La situazione più critica riguardala tutela della biodiversità. Si stima, infatti, che dei 13 obiettivi politici fissati al 2020, probabilmente solo in due saranno raggiunti: numero di aree marine protette e numero di aree terrestri protette. Se dovessimo continuare con questo grado di tutela dei nostri ecosistemi, nel 2030 la situazione sarà dunque ben peggiore, con il continuo deterioramento ambientale che produrrà ulteriore inquinamento per l’aria, l’acqua e il suolo. Uno scenario preoccupante, basti pensare che già oggi oltre 400mila persone perdono la vita ogni anno per la pessima qualità dell’aria, con i Paesi del centro e dell’est Europa a essere maggiormente colpiti (Italia compresa, che detiene il triste primato di questa classifica). La lotta al cambiamento climatico, poi, continua a non essere incisiva ed efficace, lontana dal rispetto degli impegni presi dall’Europa, e dai singoli Paesi, con l’Accordo di Parigi nel dicembre 2015. Una mano negli ultimi anni è arrivata senz’altro dal settore dell’economia circolare, che registra passi avanti, ma anche in questo caso lo studio evidenzia come “l'attuale tasso di progresso non sarà sufficiente per raggiungere gli obiettivi per il clima e l'energia fissati al 2030 e al 2050”.
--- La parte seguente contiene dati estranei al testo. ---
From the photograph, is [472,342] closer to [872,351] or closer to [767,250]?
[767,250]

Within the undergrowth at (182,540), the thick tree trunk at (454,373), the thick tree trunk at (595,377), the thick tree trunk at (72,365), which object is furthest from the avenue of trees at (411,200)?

L’Agenzia con il suo studio specifica, però, che siamo ancora in tempo per imboccare la strada della sostenibilità, rendendo neutro da un punto di vista climatico il nostro Continente entro il 2050, ma per farlo serve un’azione coraggiosa che non può prescindere da una serie di trasformazioni. Nello specifico, lo studio suggerisce di:

  • ridurre il gap presente nelle politiche ambientali già esistenti;
  • accogliere la sostenibilità come quadro per l'elaborazione delle politiche;
  • orientare l'azione internazionale verso la sostenibilità;
  • promuovere l'innovazione, che può innescare nuovi modi di pensare e vivere;
  • aumentare gli investimenti e riorientare il settore finanziario per sostenere progetti e imprese sostenibili;
  • gestire i rischi e garantire una transizione socialmente equa;
  • sviluppare più conoscenza e know-how per un’ulteriore attenzione alla comprensione dei sistemi che guidano le pressioni ambientali, i percorsi verso la sostenibilità, iniziative promettenti e gli ostacoli al cambiamento.